Achava-me numa tarde sentado no terraço do Café Paz, contemplando
o fausto e a pobreza da vida parisiense, a meditar, enquanto bebericava o meu
vermute, sobre o estranho panorama de orgulho e miséria que desfilava
diante de mim, quando ouvi alguém pronunciar o meu nome. Voltei-me e
dei com os olhos em Lord Murchison. Não nos tínhamos tornado a
ver desde que estivéramos juntos no colégio, havia isto uns dez
anos, de modo que encheu-me de satisfação aquele encontro e apertamos
as mãos cordialmente. Tínhamos sido grandes amigos em Oxford.
Gostaria dele imensamente. Era tão bonito, tão comunicativo, tão
cavalheiresco.
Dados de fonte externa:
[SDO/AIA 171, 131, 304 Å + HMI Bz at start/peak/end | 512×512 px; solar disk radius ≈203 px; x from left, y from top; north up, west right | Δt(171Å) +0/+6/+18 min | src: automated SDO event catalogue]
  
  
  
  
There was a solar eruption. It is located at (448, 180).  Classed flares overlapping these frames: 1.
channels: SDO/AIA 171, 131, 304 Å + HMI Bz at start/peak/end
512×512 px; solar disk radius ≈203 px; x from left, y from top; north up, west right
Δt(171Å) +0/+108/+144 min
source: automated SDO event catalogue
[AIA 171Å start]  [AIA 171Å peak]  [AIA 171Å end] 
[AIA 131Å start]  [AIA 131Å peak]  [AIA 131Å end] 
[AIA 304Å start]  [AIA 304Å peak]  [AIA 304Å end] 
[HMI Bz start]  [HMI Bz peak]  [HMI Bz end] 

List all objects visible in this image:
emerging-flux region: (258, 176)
Costumávamos dizer dele que seria o melhor dos sujeitos,
se não falasse sempre a verdade, mas acho que, na realidade, o admirávamos
mais justamente por causa da sua franqueza. Encontrei-o muito mudado. Parecia
inquieto, perturbado e em dúvida a respeito de alguma coisa. Senti que
não podia ser o cepticismo moderno, pois Murchison era um dos conservadores
mais inabaláveis e acreditava no Pentateuco com a mesma firmeza com que
acreditava na Câmara dos Pares. De modo que conclui que havia alguma mulher
naquilo e perguntei-lhe se ainda não se havia casado.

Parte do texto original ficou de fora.